**Provided data**.
★ ★ ★ ★ ★ ★ ★
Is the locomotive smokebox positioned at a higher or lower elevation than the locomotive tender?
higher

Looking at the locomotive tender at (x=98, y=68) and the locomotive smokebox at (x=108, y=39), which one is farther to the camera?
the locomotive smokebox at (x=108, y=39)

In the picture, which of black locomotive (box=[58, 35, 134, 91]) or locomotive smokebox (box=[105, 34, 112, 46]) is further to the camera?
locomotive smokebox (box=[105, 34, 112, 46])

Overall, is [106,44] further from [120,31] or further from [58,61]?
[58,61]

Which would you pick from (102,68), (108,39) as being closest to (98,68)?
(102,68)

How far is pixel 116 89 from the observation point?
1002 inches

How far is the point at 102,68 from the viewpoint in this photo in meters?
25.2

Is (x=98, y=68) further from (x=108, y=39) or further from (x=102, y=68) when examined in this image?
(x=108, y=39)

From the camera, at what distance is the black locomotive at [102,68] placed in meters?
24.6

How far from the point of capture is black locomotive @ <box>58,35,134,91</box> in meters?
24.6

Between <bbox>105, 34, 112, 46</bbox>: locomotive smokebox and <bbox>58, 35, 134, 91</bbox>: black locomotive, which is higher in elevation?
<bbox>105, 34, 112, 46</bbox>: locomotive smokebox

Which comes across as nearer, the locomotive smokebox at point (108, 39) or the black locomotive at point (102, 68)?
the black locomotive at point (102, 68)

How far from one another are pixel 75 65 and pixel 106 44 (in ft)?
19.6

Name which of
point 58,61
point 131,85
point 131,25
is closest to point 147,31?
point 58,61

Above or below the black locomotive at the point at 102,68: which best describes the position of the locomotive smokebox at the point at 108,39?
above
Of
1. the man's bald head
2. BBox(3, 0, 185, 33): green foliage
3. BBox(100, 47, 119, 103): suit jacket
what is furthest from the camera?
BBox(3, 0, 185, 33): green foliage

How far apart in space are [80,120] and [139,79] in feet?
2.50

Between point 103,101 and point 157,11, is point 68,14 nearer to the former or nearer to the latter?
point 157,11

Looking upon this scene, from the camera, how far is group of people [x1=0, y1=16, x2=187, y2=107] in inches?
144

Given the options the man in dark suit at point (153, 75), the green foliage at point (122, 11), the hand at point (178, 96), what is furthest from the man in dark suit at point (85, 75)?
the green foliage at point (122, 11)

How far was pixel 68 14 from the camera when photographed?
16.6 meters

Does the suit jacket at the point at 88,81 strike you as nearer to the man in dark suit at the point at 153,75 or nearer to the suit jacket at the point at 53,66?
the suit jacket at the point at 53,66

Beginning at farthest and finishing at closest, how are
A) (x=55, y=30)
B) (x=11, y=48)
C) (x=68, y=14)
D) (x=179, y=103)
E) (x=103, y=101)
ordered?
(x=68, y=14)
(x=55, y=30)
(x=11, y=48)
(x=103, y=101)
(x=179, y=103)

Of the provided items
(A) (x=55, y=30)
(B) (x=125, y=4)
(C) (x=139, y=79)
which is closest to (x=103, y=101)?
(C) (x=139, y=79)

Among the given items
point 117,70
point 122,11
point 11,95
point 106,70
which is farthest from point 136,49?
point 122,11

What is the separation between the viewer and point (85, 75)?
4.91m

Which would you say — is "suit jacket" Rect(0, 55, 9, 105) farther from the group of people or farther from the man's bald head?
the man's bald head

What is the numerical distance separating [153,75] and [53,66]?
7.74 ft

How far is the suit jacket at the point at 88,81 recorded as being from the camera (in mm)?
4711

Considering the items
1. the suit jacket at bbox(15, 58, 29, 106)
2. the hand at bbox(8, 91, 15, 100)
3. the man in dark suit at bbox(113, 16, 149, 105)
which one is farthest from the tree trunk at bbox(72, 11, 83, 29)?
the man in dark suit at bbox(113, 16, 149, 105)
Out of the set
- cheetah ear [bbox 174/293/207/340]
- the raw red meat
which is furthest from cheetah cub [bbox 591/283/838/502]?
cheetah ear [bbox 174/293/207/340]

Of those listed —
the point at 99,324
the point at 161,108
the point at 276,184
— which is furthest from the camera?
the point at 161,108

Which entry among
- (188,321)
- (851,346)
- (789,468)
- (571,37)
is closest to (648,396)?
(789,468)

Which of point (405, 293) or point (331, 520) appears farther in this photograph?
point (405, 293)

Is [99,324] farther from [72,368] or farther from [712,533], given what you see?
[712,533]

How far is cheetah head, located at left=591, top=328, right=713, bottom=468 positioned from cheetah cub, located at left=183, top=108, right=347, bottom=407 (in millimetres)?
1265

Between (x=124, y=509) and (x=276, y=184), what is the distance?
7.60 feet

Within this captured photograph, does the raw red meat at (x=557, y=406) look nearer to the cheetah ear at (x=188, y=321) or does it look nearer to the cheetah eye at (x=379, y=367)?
★ ★ ★ ★ ★ ★ ★
**What the task asks**. Please give every line of the records above as a numbered list, skipping any blank lines.

**Finished task**.
1. Is the locomotive smokebox positioned at a higher or lower elevation than the locomotive tender?
2. higher
3. Looking at the locomotive tender at (x=98, y=68) and the locomotive smokebox at (x=108, y=39), which one is farther to the camera?
4. the locomotive smokebox at (x=108, y=39)
5. In the picture, which of black locomotive (box=[58, 35, 134, 91]) or locomotive smokebox (box=[105, 34, 112, 46]) is further to the camera?
6. locomotive smokebox (box=[105, 34, 112, 46])
7. Overall, is [106,44] further from [120,31] or further from [58,61]?
8. [58,61]
9. Which would you pick from (102,68), (108,39) as being closest to (98,68)?
10. (102,68)
11. How far is pixel 116 89 from the observation point?
12. 1002 inches
13. How far is the point at 102,68 from the viewpoint in this photo in meters?
14. 25.2
15. Is (x=98, y=68) further from (x=108, y=39) or further from (x=102, y=68) when examined in this image?
16. (x=108, y=39)
17. From the camera, at what distance is the black locomotive at [102,68] placed in meters?
18. 24.6
19. How far from the point of capture is black locomotive @ <box>58,35,134,91</box> in meters?
20. 24.6
21. Between <bbox>105, 34, 112, 46</bbox>: locomotive smokebox and <bbox>58, 35, 134, 91</bbox>: black locomotive, which is higher in elevation?
22. <bbox>105, 34, 112, 46</bbox>: locomotive smokebox
23. Which comes across as nearer, the locomotive smokebox at point (108, 39) or the black locomotive at point (102, 68)?
24. the black locomotive at point (102, 68)
25. How far from one another are pixel 75 65 and pixel 106 44 (in ft)?
26. 19.6
27. Name which of
28. point 58,61
29. point 131,85
30. point 131,25
31. is closest to point 147,31?
32. point 58,61
33. Above or below the black locomotive at the point at 102,68: which best describes the position of the locomotive smokebox at the point at 108,39?
34. above
35. Of
36. 1. the man's bald head
37. 2. BBox(3, 0, 185, 33): green foliage
38. 3. BBox(100, 47, 119, 103): suit jacket
39. what is furthest from the camera?
40. BBox(3, 0, 185, 33): green foliage
41. How far apart in space are [80,120] and [139,79] in feet?
42. 2.50
43. Between point 103,101 and point 157,11, is point 68,14 nearer to the former or nearer to the latter?
44. point 157,11
45. Looking upon this scene, from the camera, how far is group of people [x1=0, y1=16, x2=187, y2=107] in inches?
46. 144
47. Given the options the man in dark suit at point (153, 75), the green foliage at point (122, 11), the hand at point (178, 96), what is furthest from the man in dark suit at point (85, 75)?
48. the green foliage at point (122, 11)
49. How far was pixel 68 14 from the camera when photographed?
50. 16.6 meters
51. Does the suit jacket at the point at 88,81 strike you as nearer to the man in dark suit at the point at 153,75 or nearer to the suit jacket at the point at 53,66?
52. the suit jacket at the point at 53,66
53. Beginning at farthest and finishing at closest, how are
54. A) (x=55, y=30)
55. B) (x=11, y=48)
56. C) (x=68, y=14)
57. D) (x=179, y=103)
58. E) (x=103, y=101)
59. ordered?
60. (x=68, y=14)
61. (x=55, y=30)
62. (x=11, y=48)
63. (x=103, y=101)
64. (x=179, y=103)
65. Of the provided items
66. (A) (x=55, y=30)
67. (B) (x=125, y=4)
68. (C) (x=139, y=79)
69. which is closest to (x=103, y=101)?
70. (C) (x=139, y=79)
71. Among the given items
72. point 117,70
73. point 122,11
74. point 11,95
75. point 106,70
76. which is farthest from point 136,49?
77. point 122,11
78. What is the separation between the viewer and point (85, 75)?
79. 4.91m
80. Which would you say — is "suit jacket" Rect(0, 55, 9, 105) farther from the group of people or farther from the man's bald head?
81. the man's bald head
82. What is the numerical distance separating [153,75] and [53,66]?
83. 7.74 ft
84. How far is the suit jacket at the point at 88,81 recorded as being from the camera (in mm)?
85. 4711
86. Considering the items
87. 1. the suit jacket at bbox(15, 58, 29, 106)
88. 2. the hand at bbox(8, 91, 15, 100)
89. 3. the man in dark suit at bbox(113, 16, 149, 105)
90. which one is farthest from the tree trunk at bbox(72, 11, 83, 29)?
91. the man in dark suit at bbox(113, 16, 149, 105)
92. Out of the set
93. - cheetah ear [bbox 174/293/207/340]
94. - the raw red meat
95. which is furthest from cheetah cub [bbox 591/283/838/502]?
96. cheetah ear [bbox 174/293/207/340]
97. Of those listed —
98. the point at 99,324
99. the point at 161,108
100. the point at 276,184
101. — which is furthest from the camera?
102. the point at 161,108
103. Which entry among
104. - (188,321)
105. - (851,346)
106. - (789,468)
107. - (571,37)
108. is closest to (648,396)?
109. (789,468)
110. Which of point (405, 293) or point (331, 520) appears farther in this photograph?
111. point (405, 293)
112. Is [99,324] farther from [72,368] or farther from [712,533], given what you see?
113. [712,533]
114. How far is cheetah head, located at left=591, top=328, right=713, bottom=468 positioned from cheetah cub, located at left=183, top=108, right=347, bottom=407 (in millimetres)?
115. 1265
116. Between (x=124, y=509) and (x=276, y=184), what is the distance?
117. 7.60 feet
118. Within this captured photograph, does the raw red meat at (x=557, y=406) look nearer to the cheetah ear at (x=188, y=321) or does it look nearer to the cheetah eye at (x=379, y=367)?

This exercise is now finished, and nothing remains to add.